Doherty, who keeps close tabs on companies that supply parts for the Kindle and other devices, said Amazon had been working for much of 2008 on a successor to its unexpectedly popular reading device. But Amazon's plans to release the product in time for Christmas were derailed when the online merchant was overwhelmed with orders, Doherty said. As a result, those who ordered a Kindle in December were told to wait until February or March for the device.
The Boy Genius Report has some photos it says are of the next version of the Kindle.

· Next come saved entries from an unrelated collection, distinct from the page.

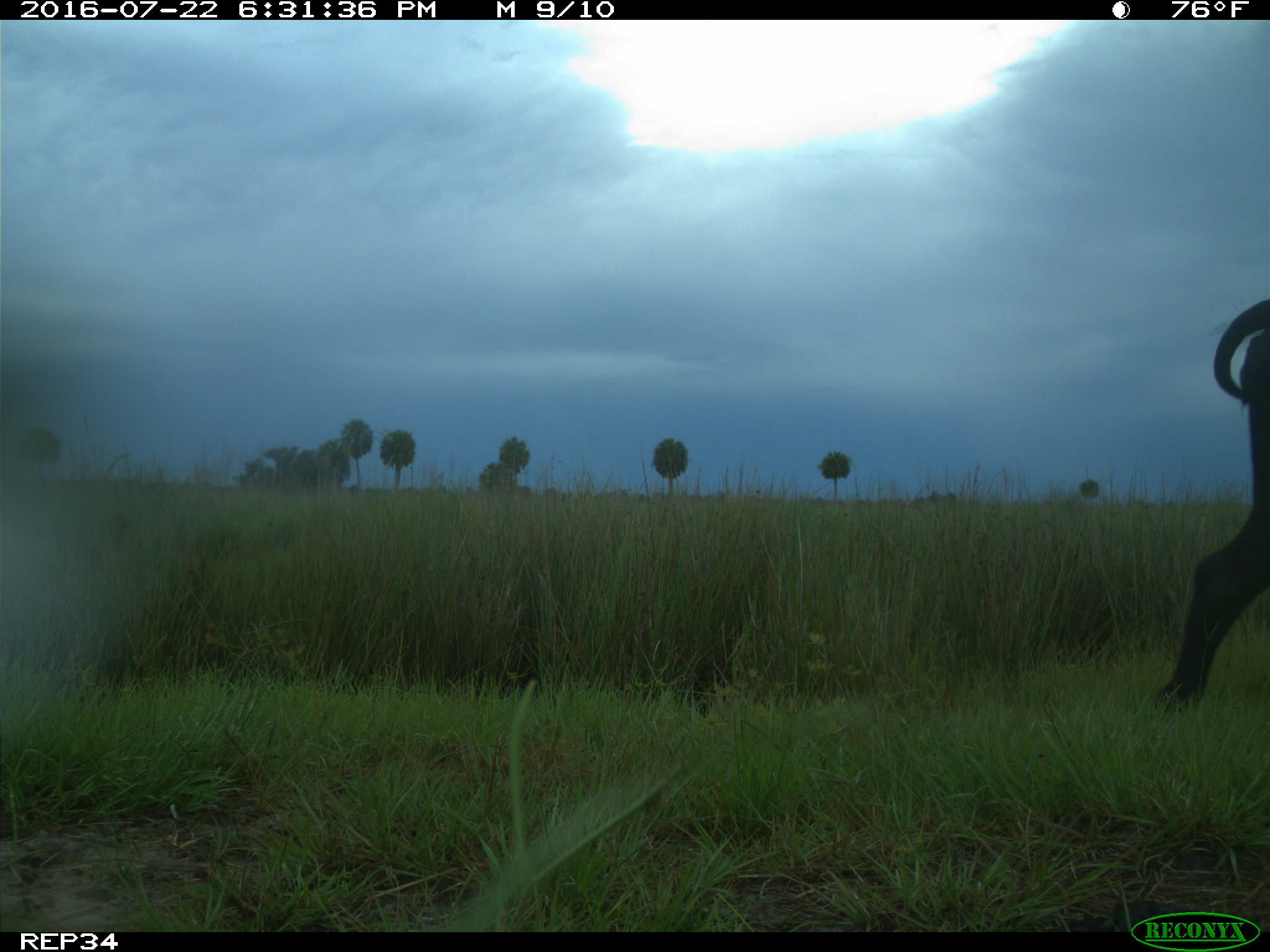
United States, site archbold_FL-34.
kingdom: Animalia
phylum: Chordata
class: Mammalia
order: Artiodactyla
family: Bovidae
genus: Bos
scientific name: Bos taurus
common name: domestic cow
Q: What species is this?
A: Bos taurus (domestic cow).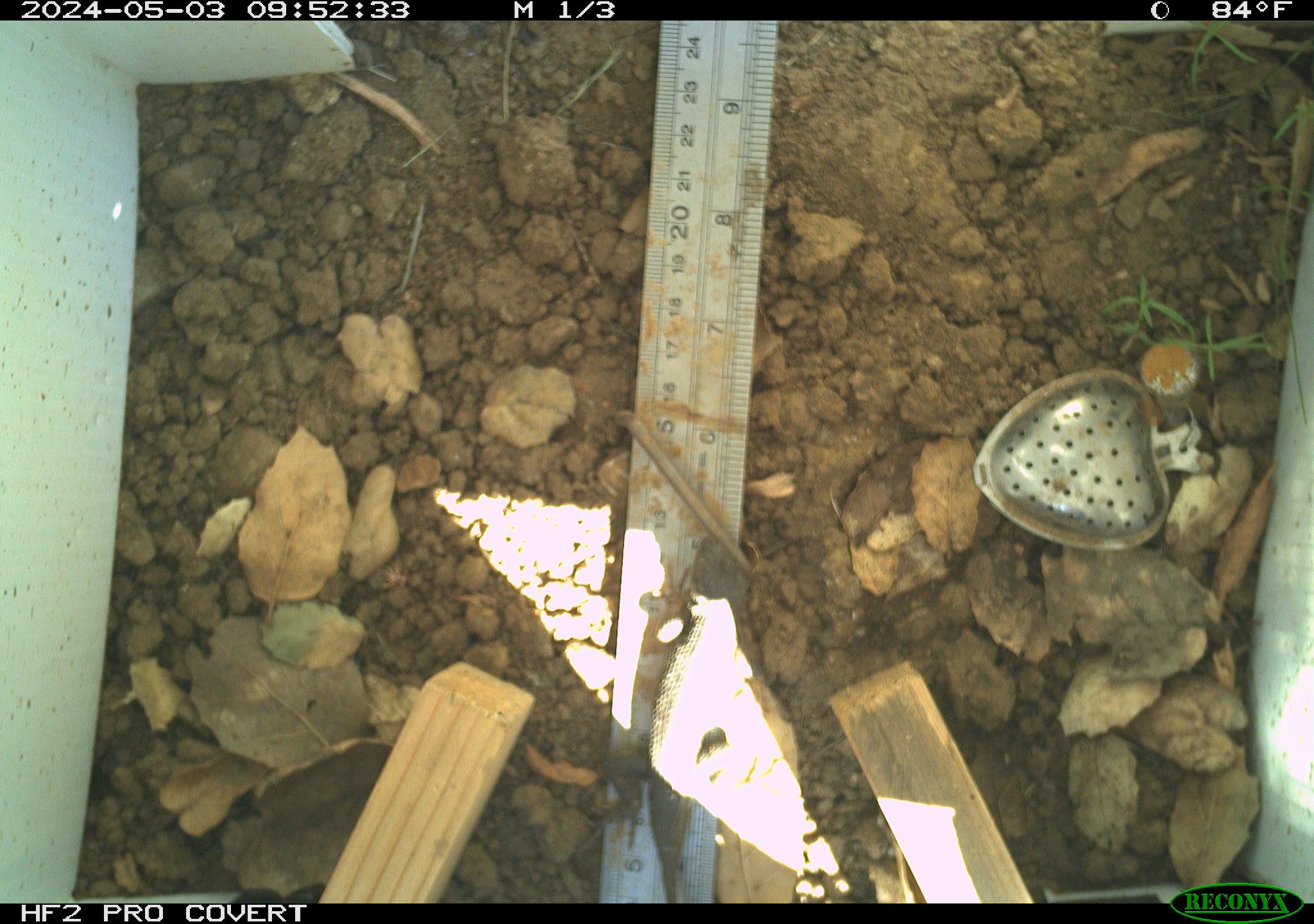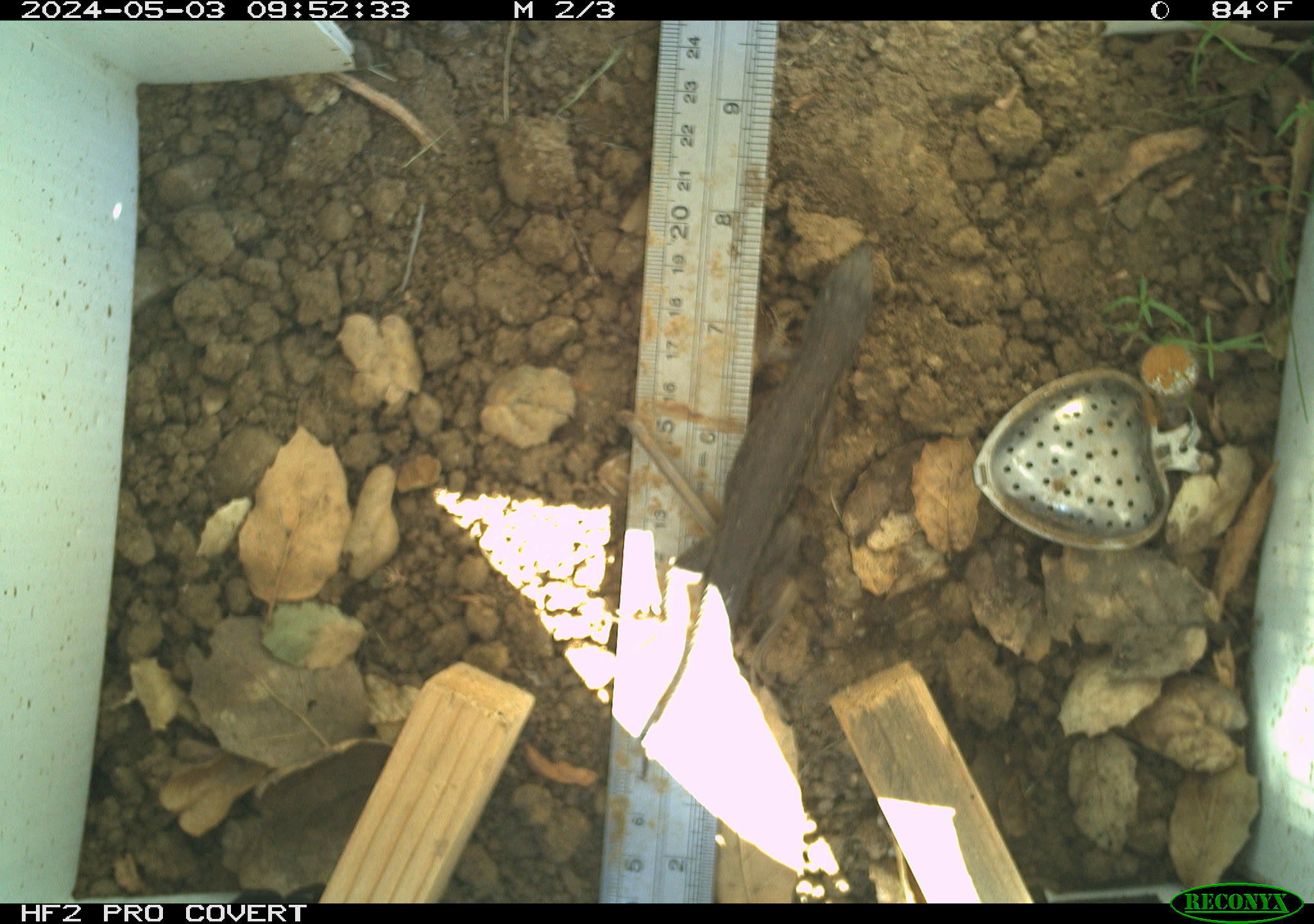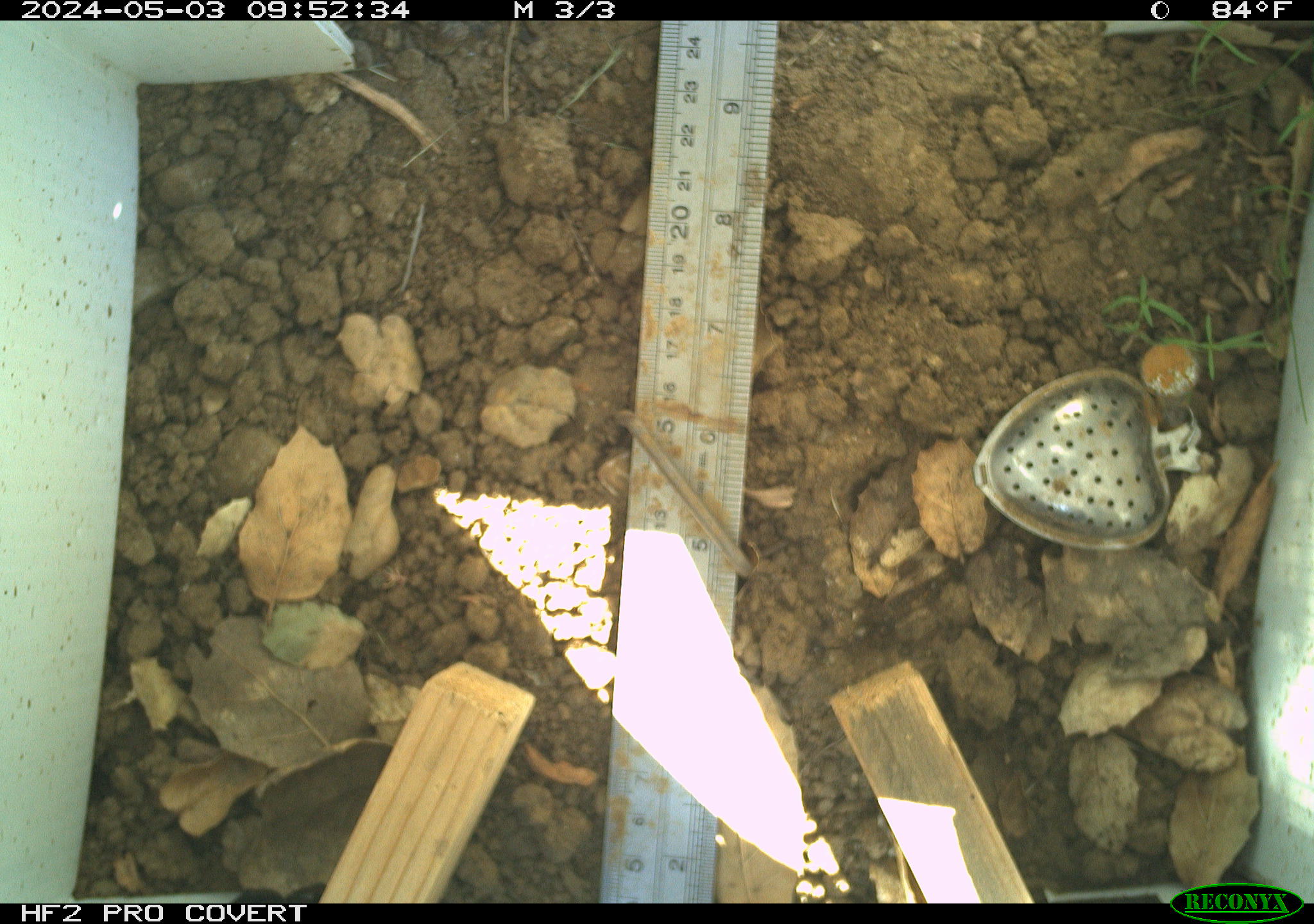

Another possible change: a sleeker design that relocates the page-forward and page-back buttons so users would be less likely to hit them accidentally. That's a major complaint about the current Kindle, said Tim Bajarin, electronics analyst with Creative Strategies.
"The first generation was too clunky," he said. "I would have to believe they've improved it."
Still, the Kindle caught on despite its flaws, mostly because "it did its job," Bajarin said. The $359 device, which is the size of a thin paperback book, lets users wirelessly buy and download books, blogs, magazines and newspapers (including the Los Angeles Times). Amazon offers a library of 225,000 books for the device. Its primary competitor, Sony's eReader, has a library of about 100,000 books but also gives users access to "millions" of digital titles lent out by public libraries and sold by independent book merchants. Sony's device costs $299 ($399 with a touch screen), but does not have wireless service.
-- Alex Pham
Corrected, 8:55 a.m: A previous version of this post incorrectly quoted Richard Doherty as saying the next Kindle could have a color screen. In fact, he said Amazon has prototyped a color screen but that he expects the next version to feature an improved black and white screen.